Google: You Can Use Non-English URLs For Non-English Pages

Mar 22, 2018 - 7:33 am 0 by

Google Seo Non English Urls

Google's John Mueller asked and answered his own question in the latest SEO Snippets video - this one is on using non-English URLs. He said it is perfectly fine and sometimes recommended to use non-English URLs on non-English web sites. John said "non-English words and URLs are fine, we recommend using them for non-English websites."

Google can handle even non-Latin based words in your URLs, but it might look weird to you but they do indeed work for crawling, indexing and ranking in Google search.

Here is the video:

I published the transcript at SEL as well but just in case you missed it:

Can URLs use local non-English words?

For sites that target users outside of English-speaking regions, it’s sometimes unclear if they can really use their own language for URLs, and if so, what about non-English characters?

Google search uses URLs primarily as a way to address a piece of content. We use URLs to crawl a page, which is when Googlebot goes to check the page and to use the pages content for our search results.

As long as URLs are valid and unique, that’s fine.

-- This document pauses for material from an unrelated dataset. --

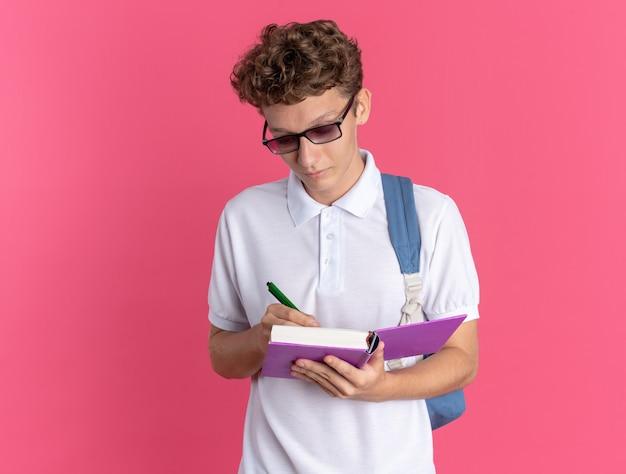 Mec étudiant en vêtements décontractés portant des lunettes avec sac à dos tenant un cahier et un stylo écrivant quelque chose avec un visage sérieux debout sur fond rose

For domain names and top-level domains non-Latin characters are represented with Unicode encoding. This can look a little bit weird at first. For example, if you take Mueller, my last name, with the dots on the U, that would be represented slightly differently as a domain name. For browsers and for Google search, both versions of the domain name are equivalent; we treat them as one and the same. The rest of the URL can use unicode utf-8 encoding for non-Latin characters. You can use either the escape version or the unicode version within your website; they’re also equivalent to Google.

Regardless of what you place within your URLs, make it easy for folks to link to your pages. For example, avoid using spaces, commas and other special characters in the URL. They work for Google, but they make linking a little bit harder. Use dashes to separate words in your URLs. Sme prefer using underscores; that’s fine, too. Dashes are usually a little bit easier to recognize. And if your site is available in multiple languages, use the appropriate language in URLs for content in that language.

So to sum it up, yes, non-English words and URLs are fine, [and] we recommend using them for non-English websites.